In Why Can’t America Be Sweden?, Thomas Edsall points to a growing debate in economics: If some countries can have strong growth while also having strong supports for workers and their families, why can’t all countries grow that way? In the post, he focuses on a working paper by MIT economist Daron Acemoglu and his co-authors, James A. Robinson (Harvard), and Verdier Thierry (Paris School of Economics) where they argue that “in an interconnected world, it may be precisely the more cut-throat American society, with its extant inequalities, that makes possible the existence of more cuddly Nordic societies.” They base this finding on their research where they “consider a canonical dynamic model of endogenous technological change at the world level.”

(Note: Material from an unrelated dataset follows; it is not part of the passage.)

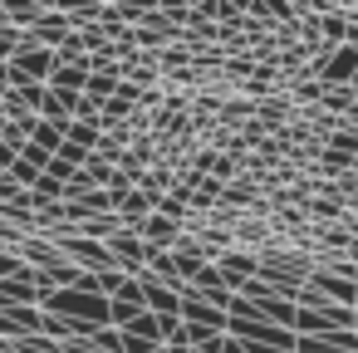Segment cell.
Wrapping results in <instances>:
<instances>
[{"mask_svg": "<svg viewBox=\"0 0 358 353\" xmlns=\"http://www.w3.org/2000/svg\"><path fill=\"white\" fill-rule=\"evenodd\" d=\"M50 74H55V50H40L25 35L20 50L10 55V89L15 84H50Z\"/></svg>", "mask_w": 358, "mask_h": 353, "instance_id": "1", "label": "cell"}, {"mask_svg": "<svg viewBox=\"0 0 358 353\" xmlns=\"http://www.w3.org/2000/svg\"><path fill=\"white\" fill-rule=\"evenodd\" d=\"M108 245V255H113V270H123V275H143L148 270V245H143V236L138 231H118L113 240H103Z\"/></svg>", "mask_w": 358, "mask_h": 353, "instance_id": "2", "label": "cell"}, {"mask_svg": "<svg viewBox=\"0 0 358 353\" xmlns=\"http://www.w3.org/2000/svg\"><path fill=\"white\" fill-rule=\"evenodd\" d=\"M216 270L226 275V289L236 294V289H241L245 280H255V275H260V255H255V250H241V245H236V250H226V255L216 260Z\"/></svg>", "mask_w": 358, "mask_h": 353, "instance_id": "3", "label": "cell"}, {"mask_svg": "<svg viewBox=\"0 0 358 353\" xmlns=\"http://www.w3.org/2000/svg\"><path fill=\"white\" fill-rule=\"evenodd\" d=\"M182 324H201V329H216V333H226V309H216L211 299H201V294H182Z\"/></svg>", "mask_w": 358, "mask_h": 353, "instance_id": "4", "label": "cell"}, {"mask_svg": "<svg viewBox=\"0 0 358 353\" xmlns=\"http://www.w3.org/2000/svg\"><path fill=\"white\" fill-rule=\"evenodd\" d=\"M138 236H143V245H148V250H172V245L182 240V226L152 211V216H148V221L138 226Z\"/></svg>", "mask_w": 358, "mask_h": 353, "instance_id": "5", "label": "cell"}, {"mask_svg": "<svg viewBox=\"0 0 358 353\" xmlns=\"http://www.w3.org/2000/svg\"><path fill=\"white\" fill-rule=\"evenodd\" d=\"M138 284H143L148 314H177V319H182V294H177V289H167V284H157V280H148V275H138Z\"/></svg>", "mask_w": 358, "mask_h": 353, "instance_id": "6", "label": "cell"}, {"mask_svg": "<svg viewBox=\"0 0 358 353\" xmlns=\"http://www.w3.org/2000/svg\"><path fill=\"white\" fill-rule=\"evenodd\" d=\"M187 289H192V294H201V299H211L216 309H231V289H226V275H221L216 265H206Z\"/></svg>", "mask_w": 358, "mask_h": 353, "instance_id": "7", "label": "cell"}, {"mask_svg": "<svg viewBox=\"0 0 358 353\" xmlns=\"http://www.w3.org/2000/svg\"><path fill=\"white\" fill-rule=\"evenodd\" d=\"M45 89L50 94H84L89 89V59L84 64H55V74H50Z\"/></svg>", "mask_w": 358, "mask_h": 353, "instance_id": "8", "label": "cell"}, {"mask_svg": "<svg viewBox=\"0 0 358 353\" xmlns=\"http://www.w3.org/2000/svg\"><path fill=\"white\" fill-rule=\"evenodd\" d=\"M0 6H6V25L15 30H35L45 15V0H0Z\"/></svg>", "mask_w": 358, "mask_h": 353, "instance_id": "9", "label": "cell"}, {"mask_svg": "<svg viewBox=\"0 0 358 353\" xmlns=\"http://www.w3.org/2000/svg\"><path fill=\"white\" fill-rule=\"evenodd\" d=\"M30 143H35L40 152H50V157H55V152L64 147V128H59V123H45V118H40V123L30 128Z\"/></svg>", "mask_w": 358, "mask_h": 353, "instance_id": "10", "label": "cell"}, {"mask_svg": "<svg viewBox=\"0 0 358 353\" xmlns=\"http://www.w3.org/2000/svg\"><path fill=\"white\" fill-rule=\"evenodd\" d=\"M64 143H74V147H84V152H99L103 128H99V123H69V128H64Z\"/></svg>", "mask_w": 358, "mask_h": 353, "instance_id": "11", "label": "cell"}, {"mask_svg": "<svg viewBox=\"0 0 358 353\" xmlns=\"http://www.w3.org/2000/svg\"><path fill=\"white\" fill-rule=\"evenodd\" d=\"M118 84H123V69H118V74H89V89H84V94H89L94 103H108V99L118 94Z\"/></svg>", "mask_w": 358, "mask_h": 353, "instance_id": "12", "label": "cell"}, {"mask_svg": "<svg viewBox=\"0 0 358 353\" xmlns=\"http://www.w3.org/2000/svg\"><path fill=\"white\" fill-rule=\"evenodd\" d=\"M123 333H133V338H143V343H152V348L162 343V324H157V314H148V309H143V314H138Z\"/></svg>", "mask_w": 358, "mask_h": 353, "instance_id": "13", "label": "cell"}, {"mask_svg": "<svg viewBox=\"0 0 358 353\" xmlns=\"http://www.w3.org/2000/svg\"><path fill=\"white\" fill-rule=\"evenodd\" d=\"M10 348H15V353H59V343L45 338V333H25V338H15Z\"/></svg>", "mask_w": 358, "mask_h": 353, "instance_id": "14", "label": "cell"}, {"mask_svg": "<svg viewBox=\"0 0 358 353\" xmlns=\"http://www.w3.org/2000/svg\"><path fill=\"white\" fill-rule=\"evenodd\" d=\"M94 348H99V353H123V333H118V329H108V324H103V329H99V333H94Z\"/></svg>", "mask_w": 358, "mask_h": 353, "instance_id": "15", "label": "cell"}, {"mask_svg": "<svg viewBox=\"0 0 358 353\" xmlns=\"http://www.w3.org/2000/svg\"><path fill=\"white\" fill-rule=\"evenodd\" d=\"M74 172H79V167H69V162H64V157H50V167H45V177H55V182H59V187H64V182H69V177H74Z\"/></svg>", "mask_w": 358, "mask_h": 353, "instance_id": "16", "label": "cell"}, {"mask_svg": "<svg viewBox=\"0 0 358 353\" xmlns=\"http://www.w3.org/2000/svg\"><path fill=\"white\" fill-rule=\"evenodd\" d=\"M15 157H20V152H15V147H6V143H0V177H6V172H10V167H15Z\"/></svg>", "mask_w": 358, "mask_h": 353, "instance_id": "17", "label": "cell"}, {"mask_svg": "<svg viewBox=\"0 0 358 353\" xmlns=\"http://www.w3.org/2000/svg\"><path fill=\"white\" fill-rule=\"evenodd\" d=\"M348 89H353V99H358V69H353V79H348Z\"/></svg>", "mask_w": 358, "mask_h": 353, "instance_id": "18", "label": "cell"}, {"mask_svg": "<svg viewBox=\"0 0 358 353\" xmlns=\"http://www.w3.org/2000/svg\"><path fill=\"white\" fill-rule=\"evenodd\" d=\"M0 353H15V348H10V343H6V338H0Z\"/></svg>", "mask_w": 358, "mask_h": 353, "instance_id": "19", "label": "cell"}, {"mask_svg": "<svg viewBox=\"0 0 358 353\" xmlns=\"http://www.w3.org/2000/svg\"><path fill=\"white\" fill-rule=\"evenodd\" d=\"M0 30H6V6H0Z\"/></svg>", "mask_w": 358, "mask_h": 353, "instance_id": "20", "label": "cell"}]
</instances>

As Acemoglu and Robinson point out on their blog, for them, this research was an academic modeling exercise, not a paper that they seemed to believe would garner a good deal of public debate. They make a fairly impassioned argument that there is a difference between this effort and the kind of engagement economists usually do in the public sphere:
When one writes a blog, a newspaper column or a general commentary on economic and policy matters, this often distills well-understood and broadly-accepted notions in economics and draws its implications for a particular topic. In original academic research (especially theoretical research), the point is not so much to apply already accepted notions in a slightly different context or draw their implications for recent policy debates, but to draw new parallels between apparently disparate topics or propositions, and potentially ask new questions in a way that changes some part of an academic debate.

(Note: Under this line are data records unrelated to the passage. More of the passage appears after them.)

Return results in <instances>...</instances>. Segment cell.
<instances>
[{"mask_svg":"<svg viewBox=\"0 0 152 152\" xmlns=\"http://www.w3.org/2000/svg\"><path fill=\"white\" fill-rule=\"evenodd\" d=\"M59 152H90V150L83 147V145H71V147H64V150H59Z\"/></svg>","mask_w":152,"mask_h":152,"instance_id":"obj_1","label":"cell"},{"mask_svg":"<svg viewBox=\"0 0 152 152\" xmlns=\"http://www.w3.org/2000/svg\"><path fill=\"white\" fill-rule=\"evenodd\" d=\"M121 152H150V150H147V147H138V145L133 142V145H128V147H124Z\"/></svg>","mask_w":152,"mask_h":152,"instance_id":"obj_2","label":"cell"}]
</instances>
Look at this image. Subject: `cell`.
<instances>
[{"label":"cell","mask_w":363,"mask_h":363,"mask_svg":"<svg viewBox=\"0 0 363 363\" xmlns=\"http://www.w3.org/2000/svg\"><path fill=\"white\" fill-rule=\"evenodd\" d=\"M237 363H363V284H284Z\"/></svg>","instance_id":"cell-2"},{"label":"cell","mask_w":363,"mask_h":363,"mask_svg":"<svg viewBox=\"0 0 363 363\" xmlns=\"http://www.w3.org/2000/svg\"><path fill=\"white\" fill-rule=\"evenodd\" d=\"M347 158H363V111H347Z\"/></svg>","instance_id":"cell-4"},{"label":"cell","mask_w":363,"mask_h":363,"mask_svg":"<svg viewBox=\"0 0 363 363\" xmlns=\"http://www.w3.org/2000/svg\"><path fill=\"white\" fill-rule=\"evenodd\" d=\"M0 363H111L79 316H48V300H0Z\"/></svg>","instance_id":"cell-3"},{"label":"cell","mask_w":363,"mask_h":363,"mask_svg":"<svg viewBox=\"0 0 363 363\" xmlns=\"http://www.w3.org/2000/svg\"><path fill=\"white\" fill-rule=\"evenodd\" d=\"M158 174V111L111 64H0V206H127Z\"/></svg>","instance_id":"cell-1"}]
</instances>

When I read Acemoglu, Robinson, and Thierry’s paper, I was struck by many of the same reactions to the model that many others have commented on, such as whether high inequality really does lead to innovation, whether how they measure patents really gets at whether a country is innovative, and whether characterizing Sweden as entirely equal and non-innovative was a useful model, but I think that, ultimately, what is most interesting about this debate is the role of economic modeling and theorizing in policy debates. Many quickly commented on the working paper because the authors have a widely-read blog and because they are dipping their toes into policy debates, giving advice on what makes countries grow. So, people who care about these questions are paying attention to what they say.
I think we should take them at their word: When economists write for academic audiences (or for each other), this is not work that should be lifted up wholesale as doctrines for economic policy making. As the past few months have shown, giving too much credibility to economists before their research has been found to fit the evidence doesn’t make good policy. It’s great that we have academics trying to sort out what makes economies grow and we need to give them room to find answers that make sense in the real world. But, let’s not pretend that an untested model actually has anything to do with the real world.